_Activity:_
Every line from the one that includes "16～21 | 1 | |" to the end of the entries should be written out exactly, with the first and last included.

- - - - - - -

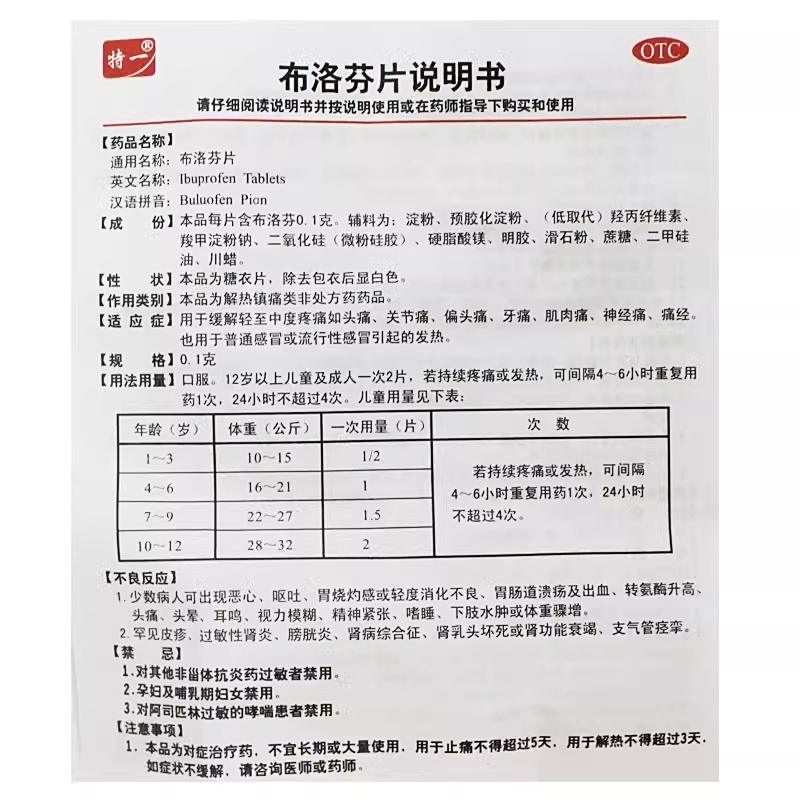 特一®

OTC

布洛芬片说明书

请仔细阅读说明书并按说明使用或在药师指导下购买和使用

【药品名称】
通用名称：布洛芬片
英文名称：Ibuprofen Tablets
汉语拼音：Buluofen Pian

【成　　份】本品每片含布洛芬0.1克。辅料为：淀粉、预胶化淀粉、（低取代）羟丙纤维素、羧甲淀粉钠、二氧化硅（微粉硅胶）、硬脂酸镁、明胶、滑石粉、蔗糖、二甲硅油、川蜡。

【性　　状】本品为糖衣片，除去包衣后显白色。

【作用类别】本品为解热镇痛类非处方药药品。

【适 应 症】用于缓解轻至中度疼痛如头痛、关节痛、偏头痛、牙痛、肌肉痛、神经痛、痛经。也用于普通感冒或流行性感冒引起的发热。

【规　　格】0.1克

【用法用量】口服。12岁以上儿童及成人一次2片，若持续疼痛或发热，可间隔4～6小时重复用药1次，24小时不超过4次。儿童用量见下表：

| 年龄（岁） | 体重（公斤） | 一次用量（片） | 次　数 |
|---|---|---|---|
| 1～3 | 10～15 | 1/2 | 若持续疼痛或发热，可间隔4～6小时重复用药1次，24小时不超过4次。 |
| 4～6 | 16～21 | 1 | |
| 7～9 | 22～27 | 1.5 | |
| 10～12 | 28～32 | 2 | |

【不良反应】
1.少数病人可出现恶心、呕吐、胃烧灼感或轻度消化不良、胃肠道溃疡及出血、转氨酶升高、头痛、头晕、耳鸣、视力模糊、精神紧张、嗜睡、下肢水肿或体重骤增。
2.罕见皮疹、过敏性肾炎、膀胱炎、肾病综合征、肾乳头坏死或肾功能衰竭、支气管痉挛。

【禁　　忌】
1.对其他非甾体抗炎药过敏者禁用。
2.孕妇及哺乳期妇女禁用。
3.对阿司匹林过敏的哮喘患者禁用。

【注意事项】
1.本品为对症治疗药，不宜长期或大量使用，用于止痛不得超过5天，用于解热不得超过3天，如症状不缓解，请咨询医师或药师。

- - - - - - -

_Exercise answer:_
| 4～6 | 16～21 | 1 | |
| 7～9 | 22～27 | 1.5 | |
| 10～12 | 28～32 | 2 | |

【不良反应】
1.少数病人可出现恶心、呕吐、胃烧灼感或轻度消化不良、胃肠道溃疡及出血、转氨酶升高、头痛、头晕、耳鸣、视力模糊、精神紧张、嗜睡、下肢水肿或体重骤增。
2.罕见皮疹、过敏性肾炎、膀胱炎、肾病综合征、肾乳头坏死或肾功能衰竭、支气管痉挛。

【禁　　忌】
1.对其他非甾体抗炎药过敏者禁用。
2.孕妇及哺乳期妇女禁用。
3.对阿司匹林过敏的哮喘患者禁用。

【注意事项】
1.本品为对症治疗药，不宜长期或大量使用，用于止痛不得超过5天，用于解热不得超过3天，如症状不缓解，请咨询医师或药师。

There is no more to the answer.